One of my friends has an adorable English Springer Spaniel. I've been squirreling away patterned brown fabrics for a long time with the plan to make some sort of Springer project some day. That day arrived recently!
Here's the drawing I made from a photo of my friend's dog.
I scanned this to my computer and then flipped the drawing horizontally. For fused applique, pattern pieces need to be a mirror image of the original drawing. I made 3 copies of the inverted drawing so I could cut up the pictures to make patterns to cut pieces to make a raw-edge applique. It's important to have multiple copies as it's not possible to cut out all the parts from one copy.
Here's a list of the patterns pieces I cut from the drawing: separate ears, muzzle with the white forehead blaze, tongue, nose, eyes, freckles, both halves of the face and a triangular neck piece. With raw-edge applique, the pattern pieces don't need any seam allowance.
I used Thermoweb Heat'n Bond Medium Weight to fuse the components. I had the medium weight on hand, but Lightweight would have also been fine for this project.
First fuse the Heat-n-Bond to the BACK side of each fabric. (This product includes excellent directions for its use). Then using a pencil, trace around each pattern piece on the paper side of the fused Heat'n Bond.
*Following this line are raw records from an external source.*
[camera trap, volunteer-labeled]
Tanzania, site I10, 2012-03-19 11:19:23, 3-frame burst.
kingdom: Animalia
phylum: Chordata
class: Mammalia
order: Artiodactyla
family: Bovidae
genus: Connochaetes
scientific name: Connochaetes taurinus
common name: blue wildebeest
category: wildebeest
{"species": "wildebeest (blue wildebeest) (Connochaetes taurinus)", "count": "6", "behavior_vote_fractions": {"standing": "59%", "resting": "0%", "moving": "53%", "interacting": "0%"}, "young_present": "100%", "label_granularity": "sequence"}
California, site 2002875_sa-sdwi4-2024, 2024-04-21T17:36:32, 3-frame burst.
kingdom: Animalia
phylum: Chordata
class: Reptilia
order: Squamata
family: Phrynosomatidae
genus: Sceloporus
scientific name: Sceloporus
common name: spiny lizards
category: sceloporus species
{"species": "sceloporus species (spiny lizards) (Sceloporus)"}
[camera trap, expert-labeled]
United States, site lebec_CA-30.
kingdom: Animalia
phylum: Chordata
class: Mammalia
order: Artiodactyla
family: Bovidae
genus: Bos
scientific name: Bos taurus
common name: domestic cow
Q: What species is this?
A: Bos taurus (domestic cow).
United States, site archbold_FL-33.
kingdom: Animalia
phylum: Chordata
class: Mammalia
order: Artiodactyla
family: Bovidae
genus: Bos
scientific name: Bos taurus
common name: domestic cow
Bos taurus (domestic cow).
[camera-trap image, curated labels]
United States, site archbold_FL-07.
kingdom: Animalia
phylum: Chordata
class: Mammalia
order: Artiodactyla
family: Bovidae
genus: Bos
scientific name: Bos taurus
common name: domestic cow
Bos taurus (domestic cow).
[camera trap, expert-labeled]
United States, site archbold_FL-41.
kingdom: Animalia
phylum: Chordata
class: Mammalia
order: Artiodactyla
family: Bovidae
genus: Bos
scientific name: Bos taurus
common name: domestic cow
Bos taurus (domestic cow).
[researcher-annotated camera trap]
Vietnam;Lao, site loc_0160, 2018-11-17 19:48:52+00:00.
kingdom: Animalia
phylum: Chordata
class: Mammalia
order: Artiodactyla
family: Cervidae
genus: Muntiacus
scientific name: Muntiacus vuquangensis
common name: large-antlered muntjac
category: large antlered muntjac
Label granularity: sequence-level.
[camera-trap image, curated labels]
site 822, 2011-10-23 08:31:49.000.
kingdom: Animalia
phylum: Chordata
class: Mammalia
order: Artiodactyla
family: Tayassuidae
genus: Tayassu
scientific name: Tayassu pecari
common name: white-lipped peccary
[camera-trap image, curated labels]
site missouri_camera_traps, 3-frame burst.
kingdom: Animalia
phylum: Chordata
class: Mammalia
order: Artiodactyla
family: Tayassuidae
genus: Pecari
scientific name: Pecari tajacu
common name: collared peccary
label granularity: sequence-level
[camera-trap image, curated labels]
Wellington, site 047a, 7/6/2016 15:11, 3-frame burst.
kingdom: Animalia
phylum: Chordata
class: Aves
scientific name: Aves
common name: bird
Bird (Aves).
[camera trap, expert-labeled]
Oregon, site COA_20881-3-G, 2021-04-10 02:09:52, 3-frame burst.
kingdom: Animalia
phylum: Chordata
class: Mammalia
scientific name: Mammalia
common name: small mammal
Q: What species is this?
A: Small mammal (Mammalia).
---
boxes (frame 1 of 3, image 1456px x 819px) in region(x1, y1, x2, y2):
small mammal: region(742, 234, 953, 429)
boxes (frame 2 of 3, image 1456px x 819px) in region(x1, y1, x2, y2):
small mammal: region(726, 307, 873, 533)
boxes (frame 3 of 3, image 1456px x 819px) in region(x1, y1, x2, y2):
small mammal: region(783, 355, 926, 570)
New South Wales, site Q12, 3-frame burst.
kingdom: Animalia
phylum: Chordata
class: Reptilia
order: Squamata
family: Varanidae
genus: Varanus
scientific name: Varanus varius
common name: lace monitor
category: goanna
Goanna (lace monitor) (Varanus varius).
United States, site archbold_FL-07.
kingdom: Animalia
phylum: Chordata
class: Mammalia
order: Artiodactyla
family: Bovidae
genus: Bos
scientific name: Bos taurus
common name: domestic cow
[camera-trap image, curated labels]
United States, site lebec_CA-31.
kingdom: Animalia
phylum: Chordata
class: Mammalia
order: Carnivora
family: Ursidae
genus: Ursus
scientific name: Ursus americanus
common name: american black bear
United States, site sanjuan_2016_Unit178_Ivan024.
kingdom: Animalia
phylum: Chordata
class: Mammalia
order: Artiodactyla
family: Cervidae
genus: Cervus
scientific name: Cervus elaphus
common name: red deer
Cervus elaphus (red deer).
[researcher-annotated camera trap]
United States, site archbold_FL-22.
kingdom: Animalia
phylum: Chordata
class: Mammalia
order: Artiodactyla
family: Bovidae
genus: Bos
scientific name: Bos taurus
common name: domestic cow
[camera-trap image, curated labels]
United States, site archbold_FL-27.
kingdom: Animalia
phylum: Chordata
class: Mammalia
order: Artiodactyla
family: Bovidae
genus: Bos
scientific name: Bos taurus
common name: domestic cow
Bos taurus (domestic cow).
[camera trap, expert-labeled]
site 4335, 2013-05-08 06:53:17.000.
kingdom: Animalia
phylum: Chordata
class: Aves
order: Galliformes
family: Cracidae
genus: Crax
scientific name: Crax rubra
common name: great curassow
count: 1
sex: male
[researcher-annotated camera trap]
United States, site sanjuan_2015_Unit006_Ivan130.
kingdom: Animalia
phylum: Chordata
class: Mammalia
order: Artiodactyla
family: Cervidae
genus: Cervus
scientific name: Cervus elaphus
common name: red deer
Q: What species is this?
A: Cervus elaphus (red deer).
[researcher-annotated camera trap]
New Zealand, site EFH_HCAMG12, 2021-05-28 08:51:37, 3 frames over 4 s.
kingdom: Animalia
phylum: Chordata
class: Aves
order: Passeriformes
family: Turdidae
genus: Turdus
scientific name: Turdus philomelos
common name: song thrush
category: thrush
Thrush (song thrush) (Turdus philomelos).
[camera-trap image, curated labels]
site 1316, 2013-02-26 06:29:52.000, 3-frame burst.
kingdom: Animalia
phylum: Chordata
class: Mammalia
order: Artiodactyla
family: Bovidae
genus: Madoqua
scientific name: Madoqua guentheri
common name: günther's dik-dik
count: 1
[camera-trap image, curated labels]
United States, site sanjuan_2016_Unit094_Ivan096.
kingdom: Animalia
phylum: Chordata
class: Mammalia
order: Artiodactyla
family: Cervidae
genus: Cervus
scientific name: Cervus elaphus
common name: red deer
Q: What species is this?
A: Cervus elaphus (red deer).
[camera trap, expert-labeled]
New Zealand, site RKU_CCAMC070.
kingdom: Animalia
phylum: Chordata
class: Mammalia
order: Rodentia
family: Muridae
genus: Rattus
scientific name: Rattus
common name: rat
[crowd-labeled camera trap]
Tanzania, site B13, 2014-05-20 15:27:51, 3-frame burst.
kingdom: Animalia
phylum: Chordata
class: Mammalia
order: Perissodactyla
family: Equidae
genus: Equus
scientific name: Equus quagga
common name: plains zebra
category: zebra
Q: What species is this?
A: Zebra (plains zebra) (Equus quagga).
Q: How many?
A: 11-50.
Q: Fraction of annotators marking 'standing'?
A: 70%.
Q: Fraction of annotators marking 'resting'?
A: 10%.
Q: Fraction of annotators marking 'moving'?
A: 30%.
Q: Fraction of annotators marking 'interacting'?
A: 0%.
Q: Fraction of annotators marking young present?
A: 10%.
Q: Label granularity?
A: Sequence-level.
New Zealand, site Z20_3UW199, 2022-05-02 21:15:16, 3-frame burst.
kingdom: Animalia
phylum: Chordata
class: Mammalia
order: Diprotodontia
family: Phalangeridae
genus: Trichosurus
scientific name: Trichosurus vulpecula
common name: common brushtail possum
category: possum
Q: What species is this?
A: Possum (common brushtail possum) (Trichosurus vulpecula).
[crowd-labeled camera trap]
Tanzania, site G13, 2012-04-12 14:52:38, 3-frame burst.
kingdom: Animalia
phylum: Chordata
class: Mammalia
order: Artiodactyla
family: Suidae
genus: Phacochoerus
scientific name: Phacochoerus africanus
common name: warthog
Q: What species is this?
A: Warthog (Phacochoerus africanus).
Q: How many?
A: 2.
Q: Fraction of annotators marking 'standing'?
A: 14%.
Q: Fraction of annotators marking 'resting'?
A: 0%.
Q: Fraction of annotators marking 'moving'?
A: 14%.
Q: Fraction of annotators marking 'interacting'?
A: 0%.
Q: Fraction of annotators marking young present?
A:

Cut out each component of the applique. Remove the paper and fuse to the pillow cover. Stitch around each piece using either a narrow width zig-zag stitch with a very short stitch length or use a blanket stitch if your machine has one. Before you start sewing: Practice the stitching on some scraps of the fused fabric to see what works best on your sewing machine and which type of stitching you prefer. I used a zig-zag on this piece.
The sparkle in each eye is an embroidered French knot, and the lips were also embroidered using a back stitch.
I added a border to my appliqued square. The back of the pillow is the same fabric as the border. I chose to use an envelope closure, but lots of other pillow finishes would work too.